CHALLENGE = Return the lines below exactly, starting with the line that contains "Which is the" and stopping after the last line.

Saved entries =
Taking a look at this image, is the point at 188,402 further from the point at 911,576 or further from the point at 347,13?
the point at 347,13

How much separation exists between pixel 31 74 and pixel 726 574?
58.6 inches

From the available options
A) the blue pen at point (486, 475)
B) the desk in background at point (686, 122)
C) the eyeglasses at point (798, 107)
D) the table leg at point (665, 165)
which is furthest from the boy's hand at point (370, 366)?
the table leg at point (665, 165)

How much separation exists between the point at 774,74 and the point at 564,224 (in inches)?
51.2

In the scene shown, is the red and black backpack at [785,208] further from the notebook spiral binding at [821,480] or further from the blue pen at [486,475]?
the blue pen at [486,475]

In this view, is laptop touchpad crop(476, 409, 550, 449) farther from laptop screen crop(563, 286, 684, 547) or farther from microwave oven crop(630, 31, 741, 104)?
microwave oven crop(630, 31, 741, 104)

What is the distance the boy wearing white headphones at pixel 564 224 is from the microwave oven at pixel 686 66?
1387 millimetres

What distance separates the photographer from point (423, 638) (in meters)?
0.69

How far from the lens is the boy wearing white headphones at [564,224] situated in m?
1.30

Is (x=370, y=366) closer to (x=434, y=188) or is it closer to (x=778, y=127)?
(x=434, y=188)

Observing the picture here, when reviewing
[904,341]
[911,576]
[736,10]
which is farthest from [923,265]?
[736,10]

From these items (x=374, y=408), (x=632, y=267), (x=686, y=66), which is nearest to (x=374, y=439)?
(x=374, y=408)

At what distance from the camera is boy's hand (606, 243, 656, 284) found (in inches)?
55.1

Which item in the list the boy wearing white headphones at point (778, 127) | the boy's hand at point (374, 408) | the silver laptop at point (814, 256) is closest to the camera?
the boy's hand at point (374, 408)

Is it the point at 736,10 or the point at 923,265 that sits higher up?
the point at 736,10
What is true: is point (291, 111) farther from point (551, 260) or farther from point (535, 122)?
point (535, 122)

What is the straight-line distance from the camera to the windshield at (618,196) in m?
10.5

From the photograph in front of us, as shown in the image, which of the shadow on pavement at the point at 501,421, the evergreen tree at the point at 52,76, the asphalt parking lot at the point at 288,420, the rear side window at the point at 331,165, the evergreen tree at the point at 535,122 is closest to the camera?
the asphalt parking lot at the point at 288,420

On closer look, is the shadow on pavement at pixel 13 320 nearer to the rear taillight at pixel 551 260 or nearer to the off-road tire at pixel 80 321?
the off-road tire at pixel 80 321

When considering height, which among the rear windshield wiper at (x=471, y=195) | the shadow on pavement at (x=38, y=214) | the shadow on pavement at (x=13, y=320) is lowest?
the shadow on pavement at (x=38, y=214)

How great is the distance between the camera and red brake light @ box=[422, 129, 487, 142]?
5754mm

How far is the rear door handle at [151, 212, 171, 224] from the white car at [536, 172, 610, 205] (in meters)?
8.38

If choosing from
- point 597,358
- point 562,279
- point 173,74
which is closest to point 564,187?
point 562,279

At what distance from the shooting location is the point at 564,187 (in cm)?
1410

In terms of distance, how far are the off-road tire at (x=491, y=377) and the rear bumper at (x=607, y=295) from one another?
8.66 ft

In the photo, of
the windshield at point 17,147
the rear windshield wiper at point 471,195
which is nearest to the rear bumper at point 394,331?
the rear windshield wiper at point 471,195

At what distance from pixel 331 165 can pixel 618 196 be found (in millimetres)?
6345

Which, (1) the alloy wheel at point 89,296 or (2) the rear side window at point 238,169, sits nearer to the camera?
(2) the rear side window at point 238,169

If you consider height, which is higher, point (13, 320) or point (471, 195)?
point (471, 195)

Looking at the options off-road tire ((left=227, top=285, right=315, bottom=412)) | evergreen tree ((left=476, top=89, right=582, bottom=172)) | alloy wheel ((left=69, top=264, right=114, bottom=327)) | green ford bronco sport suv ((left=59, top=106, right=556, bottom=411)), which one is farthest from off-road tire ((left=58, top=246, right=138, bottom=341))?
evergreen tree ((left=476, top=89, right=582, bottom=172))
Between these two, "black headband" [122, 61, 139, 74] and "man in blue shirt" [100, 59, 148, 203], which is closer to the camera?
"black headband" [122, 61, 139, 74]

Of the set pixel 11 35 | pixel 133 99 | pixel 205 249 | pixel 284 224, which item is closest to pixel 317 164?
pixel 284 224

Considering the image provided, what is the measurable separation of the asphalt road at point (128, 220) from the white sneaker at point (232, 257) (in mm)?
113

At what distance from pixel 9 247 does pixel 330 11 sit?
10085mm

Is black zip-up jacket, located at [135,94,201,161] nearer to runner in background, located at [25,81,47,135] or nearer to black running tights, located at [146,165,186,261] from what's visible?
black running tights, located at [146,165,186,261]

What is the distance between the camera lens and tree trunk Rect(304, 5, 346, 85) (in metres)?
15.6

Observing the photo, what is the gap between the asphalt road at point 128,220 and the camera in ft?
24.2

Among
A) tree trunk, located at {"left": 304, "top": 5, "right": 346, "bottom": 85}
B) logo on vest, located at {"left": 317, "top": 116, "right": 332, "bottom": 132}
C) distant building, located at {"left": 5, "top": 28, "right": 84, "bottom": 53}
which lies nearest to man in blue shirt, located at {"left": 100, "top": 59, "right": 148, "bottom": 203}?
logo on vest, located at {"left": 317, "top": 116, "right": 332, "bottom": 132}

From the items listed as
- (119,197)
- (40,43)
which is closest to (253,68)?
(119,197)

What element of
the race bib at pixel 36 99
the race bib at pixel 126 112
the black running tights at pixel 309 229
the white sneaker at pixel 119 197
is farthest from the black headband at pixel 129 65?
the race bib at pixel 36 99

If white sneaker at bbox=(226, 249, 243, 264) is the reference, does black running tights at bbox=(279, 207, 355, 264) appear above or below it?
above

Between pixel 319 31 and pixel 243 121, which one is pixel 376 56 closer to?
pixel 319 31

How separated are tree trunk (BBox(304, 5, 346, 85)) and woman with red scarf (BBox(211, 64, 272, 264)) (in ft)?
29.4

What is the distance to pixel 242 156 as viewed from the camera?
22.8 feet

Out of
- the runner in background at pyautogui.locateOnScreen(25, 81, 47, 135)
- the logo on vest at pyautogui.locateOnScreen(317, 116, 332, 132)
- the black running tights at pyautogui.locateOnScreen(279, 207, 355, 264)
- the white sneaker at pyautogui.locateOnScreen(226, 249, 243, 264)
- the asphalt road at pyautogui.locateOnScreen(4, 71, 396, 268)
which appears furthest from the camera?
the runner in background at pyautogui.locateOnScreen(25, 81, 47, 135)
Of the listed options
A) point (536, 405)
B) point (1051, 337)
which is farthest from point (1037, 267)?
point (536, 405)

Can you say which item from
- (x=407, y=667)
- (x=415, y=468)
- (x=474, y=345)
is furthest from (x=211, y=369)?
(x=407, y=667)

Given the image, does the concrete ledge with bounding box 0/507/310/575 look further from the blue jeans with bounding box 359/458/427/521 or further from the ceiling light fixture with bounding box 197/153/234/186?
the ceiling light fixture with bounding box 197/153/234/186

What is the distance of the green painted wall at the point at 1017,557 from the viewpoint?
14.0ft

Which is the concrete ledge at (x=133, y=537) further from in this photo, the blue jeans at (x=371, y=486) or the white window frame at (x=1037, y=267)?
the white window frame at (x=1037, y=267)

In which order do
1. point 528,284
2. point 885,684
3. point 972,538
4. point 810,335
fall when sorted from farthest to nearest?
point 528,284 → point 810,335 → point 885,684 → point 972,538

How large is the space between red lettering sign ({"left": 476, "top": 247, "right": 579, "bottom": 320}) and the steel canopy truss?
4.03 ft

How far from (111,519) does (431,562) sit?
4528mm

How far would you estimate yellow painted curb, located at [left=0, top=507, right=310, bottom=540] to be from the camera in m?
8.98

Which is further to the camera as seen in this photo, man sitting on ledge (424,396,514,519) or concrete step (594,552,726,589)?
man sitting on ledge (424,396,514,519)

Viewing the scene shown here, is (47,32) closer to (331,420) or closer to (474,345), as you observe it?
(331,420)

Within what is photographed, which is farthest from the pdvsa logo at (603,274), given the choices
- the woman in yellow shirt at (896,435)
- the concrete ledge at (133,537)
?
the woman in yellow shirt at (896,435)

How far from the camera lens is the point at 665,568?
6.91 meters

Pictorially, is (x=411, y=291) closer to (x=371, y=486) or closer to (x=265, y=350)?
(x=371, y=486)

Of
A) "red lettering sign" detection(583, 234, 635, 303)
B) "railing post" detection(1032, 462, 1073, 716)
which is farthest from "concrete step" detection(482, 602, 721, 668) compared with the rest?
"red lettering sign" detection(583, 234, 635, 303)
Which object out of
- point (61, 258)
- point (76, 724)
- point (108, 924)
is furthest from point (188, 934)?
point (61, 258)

WRITTEN SOLUTION =
Which is the concrete ledge at (x=133, y=537) further from in this photo, the blue jeans at (x=371, y=486) or the white window frame at (x=1037, y=267)?
the white window frame at (x=1037, y=267)

In which order do
1. point 528,284
2. point 885,684
3. point 972,538
4. point 810,335
fall when sorted from farthest to nearest?
point 528,284 → point 810,335 → point 885,684 → point 972,538

How large is the space between red lettering sign ({"left": 476, "top": 247, "right": 579, "bottom": 320}) and the steel canopy truss?
4.03 ft

How far from (111,519) does (431,562) sit?
4528mm

How far would you estimate yellow painted curb, located at [left=0, top=507, right=310, bottom=540] to be from the camera in m?
8.98

Which is further to the camera as seen in this photo, man sitting on ledge (424,396,514,519) or concrete step (594,552,726,589)?
man sitting on ledge (424,396,514,519)

Viewing the scene shown here, is (47,32) closer to (331,420) or closer to (474,345), as you observe it?
(331,420)

Within what is photographed, which is farthest from the pdvsa logo at (603,274), given the choices
- the woman in yellow shirt at (896,435)
- the concrete ledge at (133,537)
?
the woman in yellow shirt at (896,435)

How far from the camera lens is the point at 665,568?
6.91 meters

Pictorially, is (x=411, y=291) closer to (x=371, y=486) or closer to (x=265, y=350)?
(x=371, y=486)

Of
A) "red lettering sign" detection(583, 234, 635, 303)
B) "railing post" detection(1032, 462, 1073, 716)
which is farthest from "concrete step" detection(482, 602, 721, 668) compared with the rest?
"red lettering sign" detection(583, 234, 635, 303)
Which object out of
- point (61, 258)
- point (76, 724)
- point (108, 924)
is furthest from point (188, 934)?
point (61, 258)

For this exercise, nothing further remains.